I am reminded of C.S. 0Lewis describing his conversion while riding on the top of an Oxford ‘bus. He had the sense that he was “holding something at bay, or shutting something out”. He could either open the door or keep it shut, but to open the door “meant the incalculable”. He finally submitted himself to God, the most “dejected and reluctant convert in all of Christendom”. This happen in 1929, it was not until 1931 he surrendered himself to Christ – process, process, process!
And finally who? Who is the initiator, the creator, the architect, the prime mover of this colossal structure of grace, this impressive edifice of rescue, this most perfect expression of love… Who? It is God… there we begin with our admissions of powerlessness and our commitment to a Power greater than ourselves.

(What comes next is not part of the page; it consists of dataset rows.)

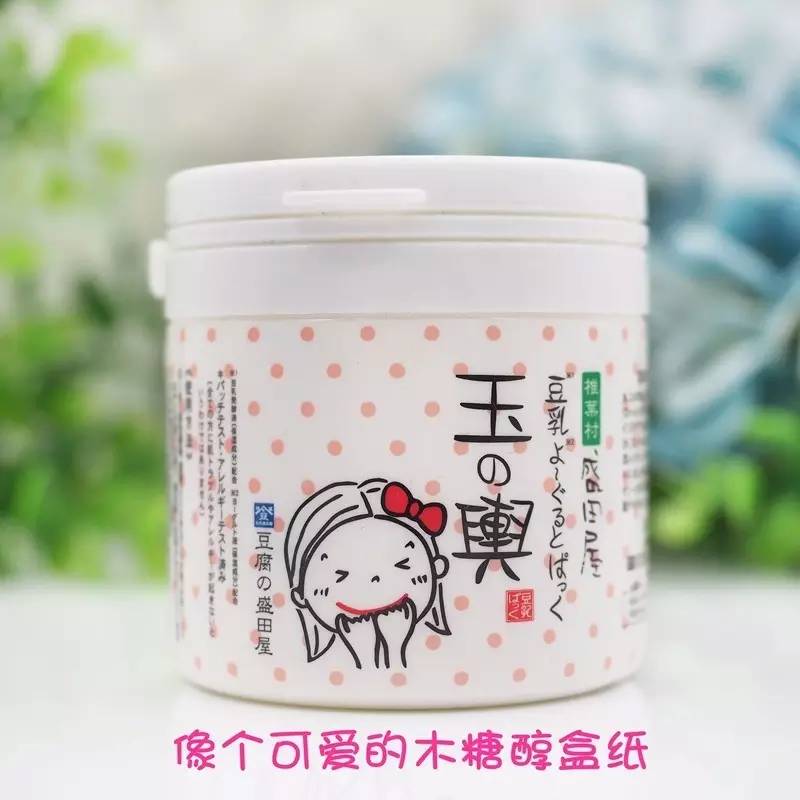 你们要的防晒测评,你们需要的防晒评测来啦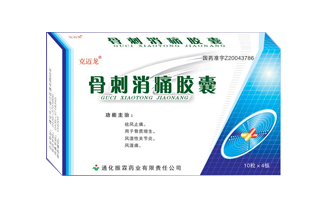 ������ �Ǵ���ʹ����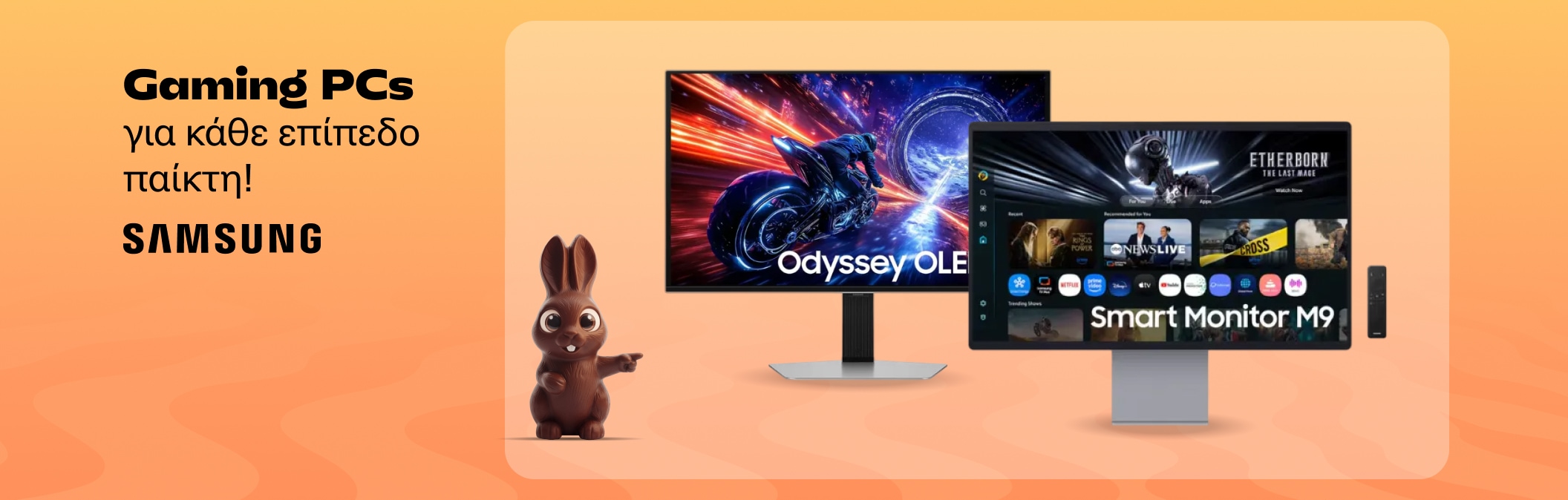 Samsung Monitor easter
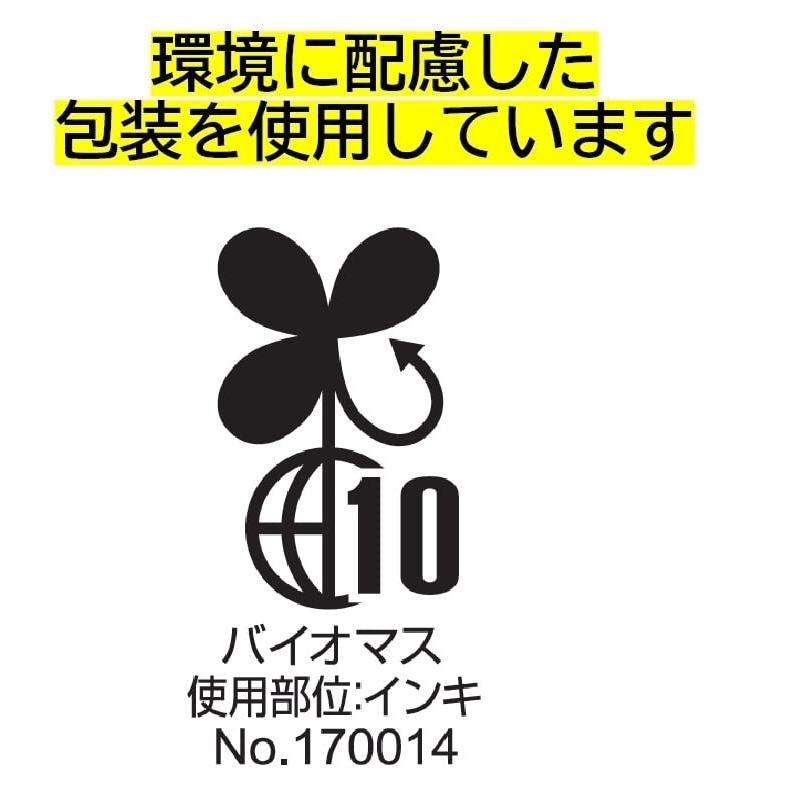 なとり 食塩無添加アーモンド 190g×2袋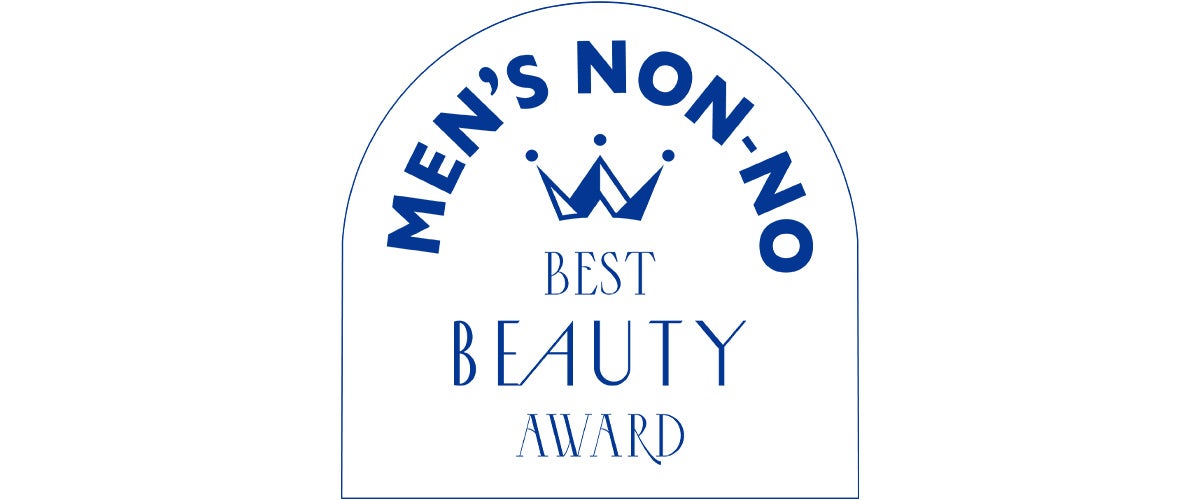 美容大賞2025白地ロゴ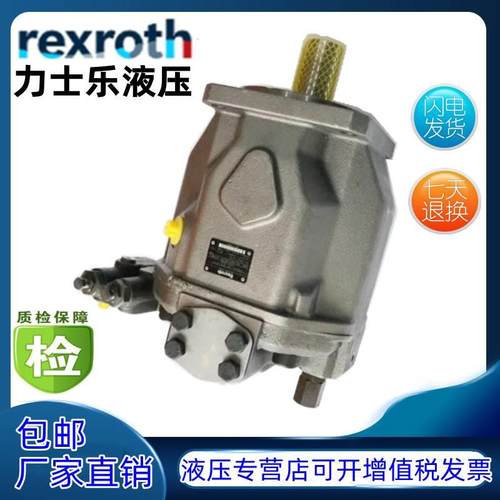 力士乐Rexroth柱塞泵 R902465472 AA10VSO140DRS/32R-VPB22U99
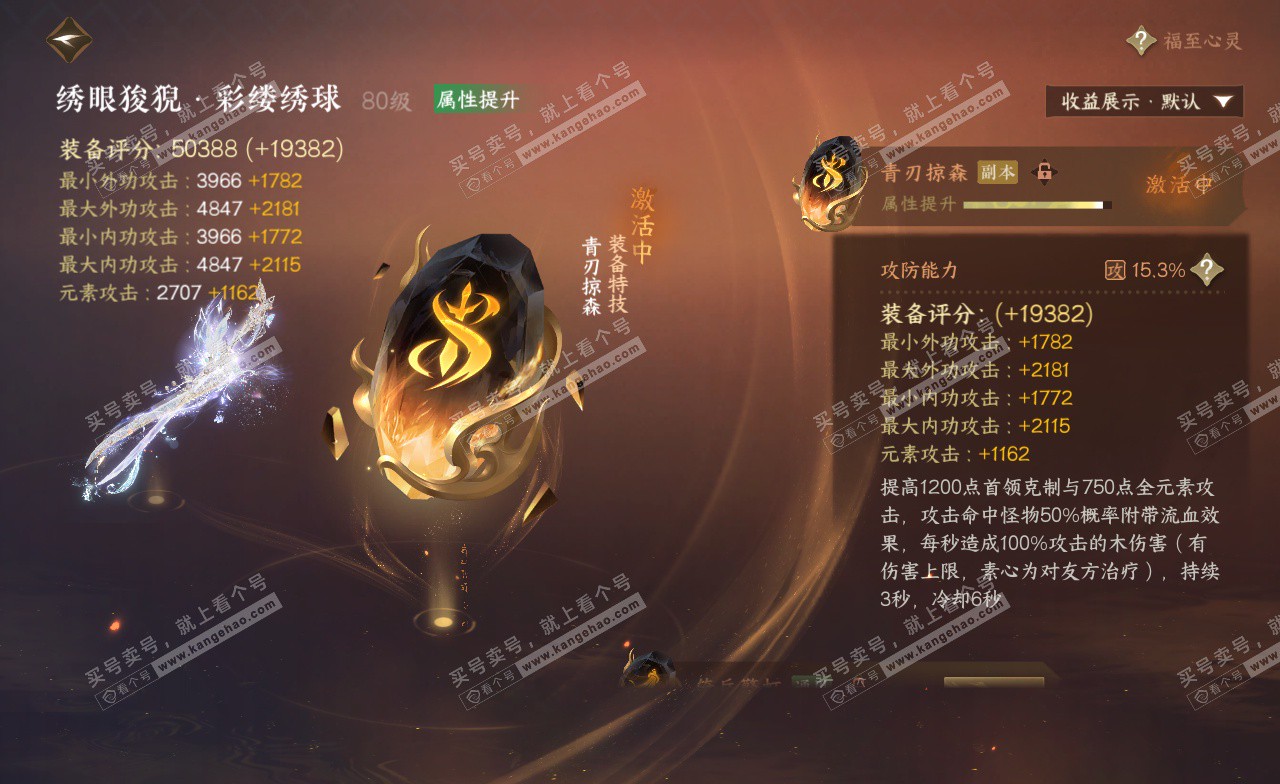 NSH323124逆水寒手游账号详情图27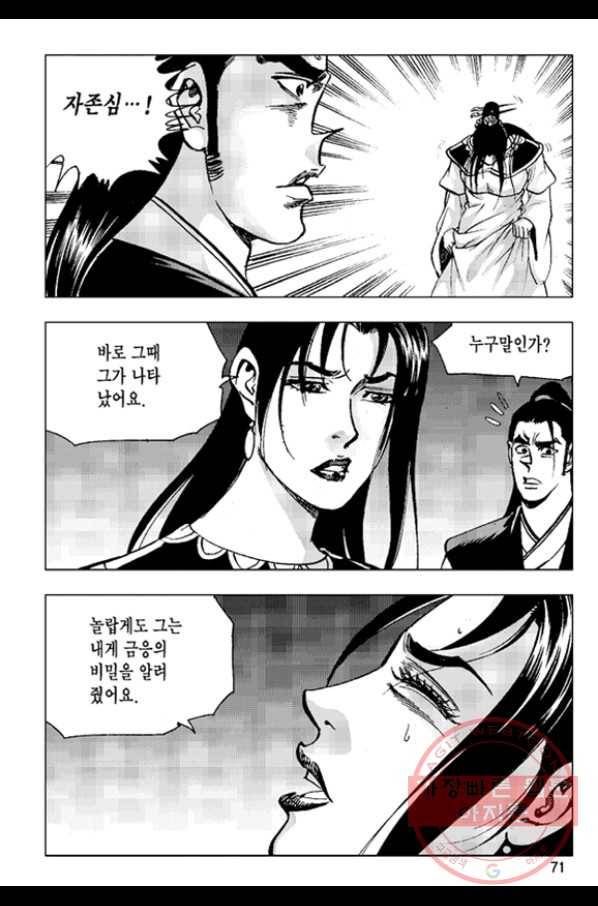 철면신풍 28화 12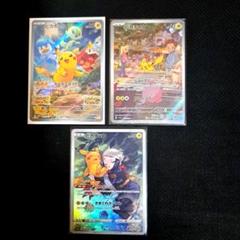 ピカチュウプロモ、 CHR、AR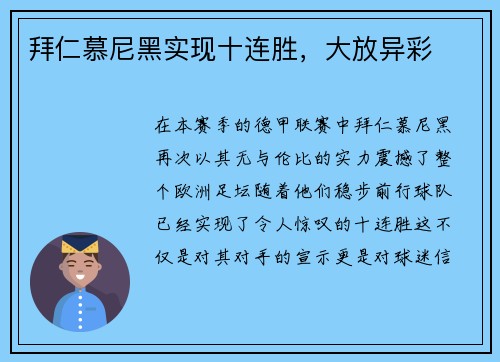 拜仁慕尼黑实现十连胜，大放异彩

Mr. Kipling wrote these words mindful of his daughter Elsie; he concludes:
I know a person small—
She keeps ten million serving-men,
Who get no rest at all!
She sends’em abroad on her own affairs,
From the second she opens her eyes—
One million Hows, two million Wheres,
And seven million Whys!
Friends, no questions (no matter how profound, how numerous, how searching) no questions will ever exhaust the glories of this GPS – Gospel, Pure and Simple.